# TASK DIRECTIONS
Which lines below contain the word "left"? Select each one and copy it in full, treating uppercase and lowercase as different.

# Stored records
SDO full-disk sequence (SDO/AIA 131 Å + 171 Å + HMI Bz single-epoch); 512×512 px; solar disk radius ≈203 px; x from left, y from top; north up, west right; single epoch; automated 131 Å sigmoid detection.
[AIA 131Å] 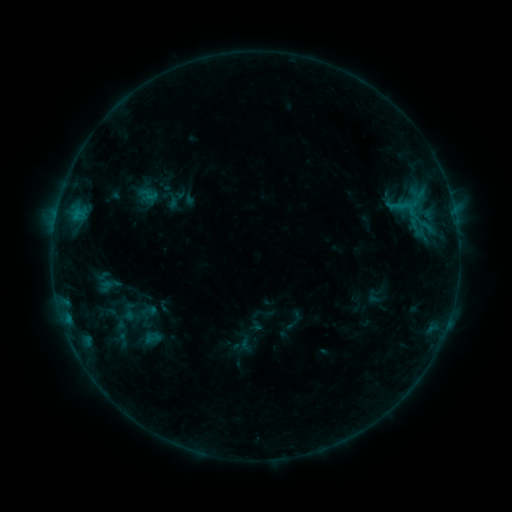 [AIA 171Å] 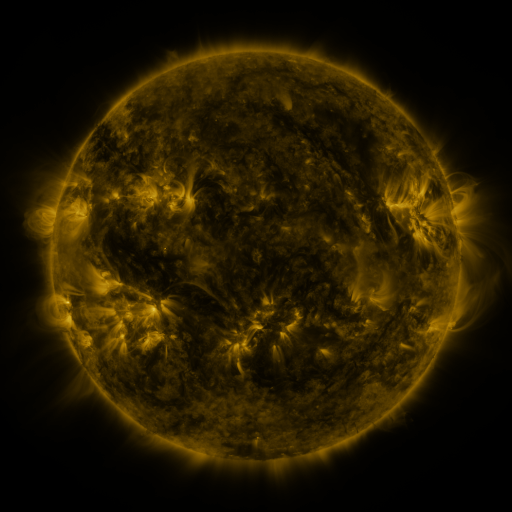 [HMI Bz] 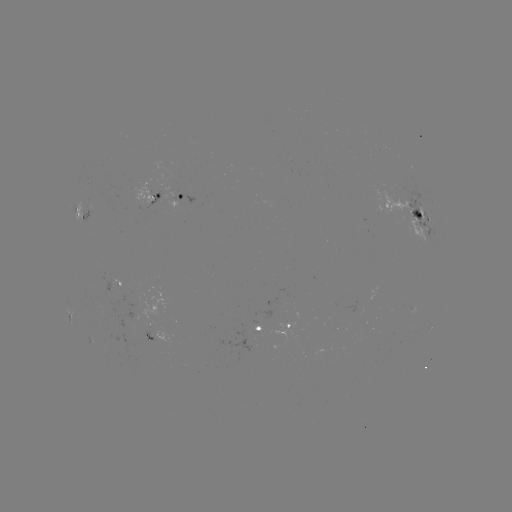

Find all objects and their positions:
sigmoid: (140, 185, 158, 204)
sigmoid: (140, 330, 164, 346)
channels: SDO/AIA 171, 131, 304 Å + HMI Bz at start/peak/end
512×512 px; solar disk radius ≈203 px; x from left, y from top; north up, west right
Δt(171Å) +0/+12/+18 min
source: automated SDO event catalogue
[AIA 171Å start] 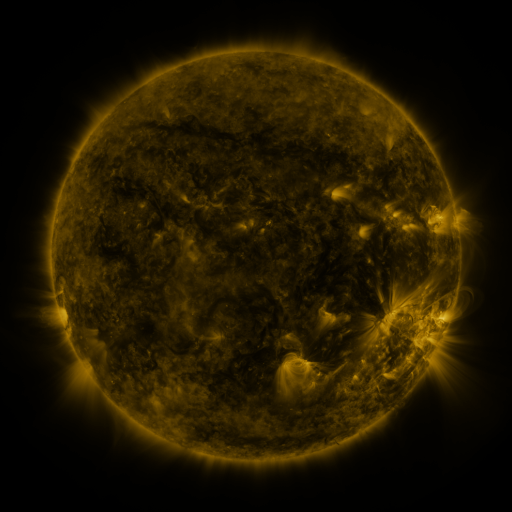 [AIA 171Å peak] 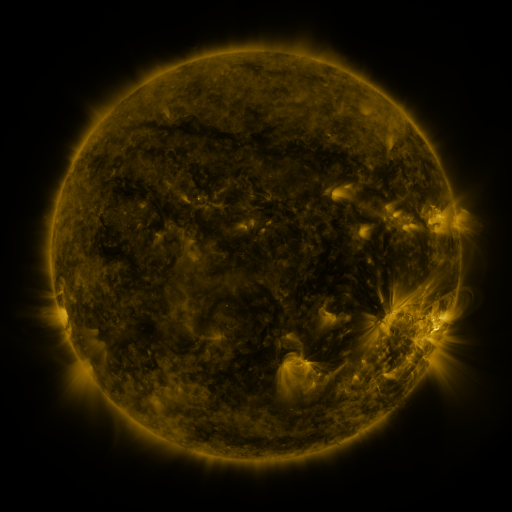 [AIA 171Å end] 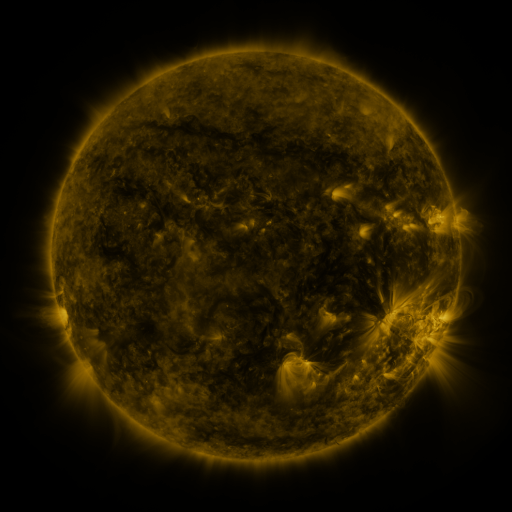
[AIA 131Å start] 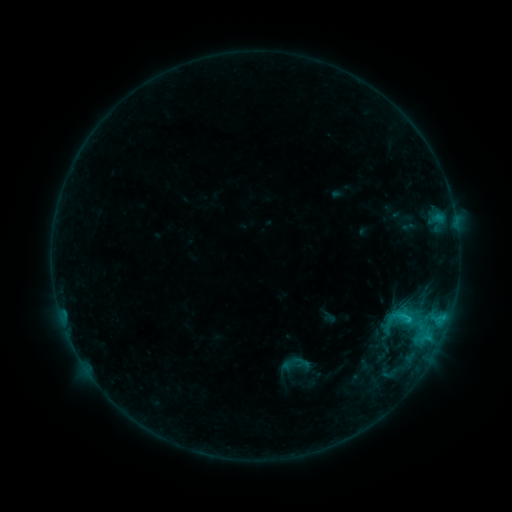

# EXERCISE RESULT
SDO full-disk sequence (SDO/AIA 131 Å + 171 Å + HMI Bz single-epoch); 512×512 px; solar disk radius ≈203 px; x from left, y from top; north up, west right; single epoch; automated 131 Å sigmoid detection.
512×512 px; solar disk radius ≈203 px; x from left, y from top; north up, west right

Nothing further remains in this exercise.